Obiettivo dell'esercizio » Elenca tutti i nomi propri di luogo (città, Stati, quartieri) che compaiono nel brano fornito.

Brano fornito »
%%

Chiamato in causa dai suoi stessi fratelli, oggi collaboratori di giustizia, per due omicidi risalenti agli anni ’80 e ’90. Giuseppe Lo Russo, 66 anni, è in carcere dal 1998 dopo l’arresto avvenuto a Malaga, in Spagna, ed è detenuto in regime di 41 bis. Sta scontando condanne per omicidio e per reati associativi (416 bis) e nelle scorse ore si è visto recapitare dagli agenti della Squadra Mobile una nuova ordinanza di custodia cautelare, emessa dal Gip del Tribunale di Napoli su richiesta della Direzione Distrettuale Antimafia partenopea.

Sia lui che il fratello Domenico Lo Russo, detto Mimì, 62enne già sottoposto a libertà vigilata, dovranno difendersi dalle accuse mosse dagli stessi familiari, passati a collaborare con lo Stato tra il 2014 e il 2016 dopo una lunga scia di sangue (da loro stessi voluta) che ha interessato il quartiere napoletano di Miano, zona di riferimento del clan dei ‘Capitoni’ (così definiti dagli anni ’80 -sempre da alcuni pentiti –  perché doppiogiochisti e ambigui), e il Rione Sanità.

%%

Contenuto delle voci »

%%

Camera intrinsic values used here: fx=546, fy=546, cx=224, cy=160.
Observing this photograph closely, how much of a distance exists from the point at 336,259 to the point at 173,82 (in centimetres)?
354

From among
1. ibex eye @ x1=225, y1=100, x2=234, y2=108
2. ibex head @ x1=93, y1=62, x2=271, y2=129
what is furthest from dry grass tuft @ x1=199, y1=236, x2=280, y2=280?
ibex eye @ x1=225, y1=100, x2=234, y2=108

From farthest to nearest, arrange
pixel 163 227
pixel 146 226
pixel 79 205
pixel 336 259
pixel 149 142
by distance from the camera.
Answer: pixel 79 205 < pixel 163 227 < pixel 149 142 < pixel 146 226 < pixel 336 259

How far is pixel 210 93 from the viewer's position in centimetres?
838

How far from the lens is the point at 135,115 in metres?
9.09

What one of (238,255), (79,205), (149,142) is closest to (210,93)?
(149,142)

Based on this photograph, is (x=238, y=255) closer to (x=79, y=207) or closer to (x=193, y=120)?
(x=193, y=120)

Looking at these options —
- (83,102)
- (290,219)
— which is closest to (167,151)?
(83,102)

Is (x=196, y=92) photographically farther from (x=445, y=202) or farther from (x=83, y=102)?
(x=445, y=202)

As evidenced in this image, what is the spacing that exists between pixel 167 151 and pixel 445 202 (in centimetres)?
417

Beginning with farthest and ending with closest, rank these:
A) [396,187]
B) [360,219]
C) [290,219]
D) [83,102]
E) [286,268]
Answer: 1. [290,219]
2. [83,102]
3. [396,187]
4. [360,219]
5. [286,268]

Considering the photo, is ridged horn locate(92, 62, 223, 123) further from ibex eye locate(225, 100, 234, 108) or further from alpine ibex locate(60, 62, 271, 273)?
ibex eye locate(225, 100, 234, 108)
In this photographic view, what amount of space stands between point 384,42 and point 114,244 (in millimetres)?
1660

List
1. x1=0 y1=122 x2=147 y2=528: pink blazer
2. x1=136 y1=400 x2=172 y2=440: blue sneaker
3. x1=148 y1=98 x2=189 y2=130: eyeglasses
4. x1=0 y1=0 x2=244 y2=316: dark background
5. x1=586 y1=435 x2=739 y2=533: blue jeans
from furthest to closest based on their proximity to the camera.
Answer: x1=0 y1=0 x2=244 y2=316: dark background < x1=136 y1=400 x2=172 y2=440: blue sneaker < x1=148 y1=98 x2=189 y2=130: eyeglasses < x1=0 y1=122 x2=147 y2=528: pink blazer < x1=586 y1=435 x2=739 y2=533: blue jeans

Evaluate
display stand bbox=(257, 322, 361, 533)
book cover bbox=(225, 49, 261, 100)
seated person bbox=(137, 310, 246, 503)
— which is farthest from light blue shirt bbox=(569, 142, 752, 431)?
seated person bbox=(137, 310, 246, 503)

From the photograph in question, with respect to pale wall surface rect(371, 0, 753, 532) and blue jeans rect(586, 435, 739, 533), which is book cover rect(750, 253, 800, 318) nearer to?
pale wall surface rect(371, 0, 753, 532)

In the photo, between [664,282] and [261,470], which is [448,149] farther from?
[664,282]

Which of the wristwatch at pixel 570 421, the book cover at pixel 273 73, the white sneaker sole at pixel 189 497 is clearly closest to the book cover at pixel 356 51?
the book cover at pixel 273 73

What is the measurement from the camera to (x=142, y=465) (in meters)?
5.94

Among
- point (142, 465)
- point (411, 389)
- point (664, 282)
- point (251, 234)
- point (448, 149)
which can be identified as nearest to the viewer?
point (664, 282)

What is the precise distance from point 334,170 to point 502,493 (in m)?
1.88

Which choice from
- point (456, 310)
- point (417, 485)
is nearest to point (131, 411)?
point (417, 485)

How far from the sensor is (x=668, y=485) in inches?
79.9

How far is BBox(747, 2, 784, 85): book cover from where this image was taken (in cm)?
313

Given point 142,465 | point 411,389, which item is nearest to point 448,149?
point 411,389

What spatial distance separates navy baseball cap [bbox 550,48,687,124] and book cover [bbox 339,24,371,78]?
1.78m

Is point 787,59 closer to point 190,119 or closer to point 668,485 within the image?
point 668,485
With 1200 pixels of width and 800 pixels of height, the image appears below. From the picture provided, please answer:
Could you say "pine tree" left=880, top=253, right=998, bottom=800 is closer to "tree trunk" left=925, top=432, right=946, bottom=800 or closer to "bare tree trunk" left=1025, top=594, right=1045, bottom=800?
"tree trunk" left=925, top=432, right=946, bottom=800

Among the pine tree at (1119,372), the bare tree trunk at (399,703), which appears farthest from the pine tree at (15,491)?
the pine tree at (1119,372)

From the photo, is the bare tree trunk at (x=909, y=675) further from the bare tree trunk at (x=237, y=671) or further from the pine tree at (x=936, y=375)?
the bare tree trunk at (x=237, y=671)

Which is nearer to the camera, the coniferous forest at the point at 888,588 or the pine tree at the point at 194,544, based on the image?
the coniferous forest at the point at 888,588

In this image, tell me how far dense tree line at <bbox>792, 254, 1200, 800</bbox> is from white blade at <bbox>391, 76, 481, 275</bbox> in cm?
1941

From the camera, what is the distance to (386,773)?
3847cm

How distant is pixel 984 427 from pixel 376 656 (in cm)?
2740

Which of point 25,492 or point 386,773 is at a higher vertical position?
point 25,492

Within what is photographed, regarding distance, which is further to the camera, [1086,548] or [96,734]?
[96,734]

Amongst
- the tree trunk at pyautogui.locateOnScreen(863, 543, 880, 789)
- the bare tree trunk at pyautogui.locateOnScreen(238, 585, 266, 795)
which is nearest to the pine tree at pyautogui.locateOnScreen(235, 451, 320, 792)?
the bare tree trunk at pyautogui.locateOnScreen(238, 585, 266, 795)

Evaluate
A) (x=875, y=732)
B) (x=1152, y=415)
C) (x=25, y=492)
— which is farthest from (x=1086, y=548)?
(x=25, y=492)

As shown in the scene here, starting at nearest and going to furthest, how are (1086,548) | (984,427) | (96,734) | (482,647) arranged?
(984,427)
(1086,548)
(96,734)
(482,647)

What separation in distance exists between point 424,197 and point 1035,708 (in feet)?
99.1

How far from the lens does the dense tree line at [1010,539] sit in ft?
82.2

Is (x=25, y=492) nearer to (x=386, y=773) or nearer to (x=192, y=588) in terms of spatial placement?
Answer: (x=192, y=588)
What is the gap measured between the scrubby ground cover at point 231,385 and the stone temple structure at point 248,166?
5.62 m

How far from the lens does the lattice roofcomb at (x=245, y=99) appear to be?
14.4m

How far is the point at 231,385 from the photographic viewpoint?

%%

Risultato dell'esercizio »
Malaga
Spagna
Napoli
Miano
Rione Sanità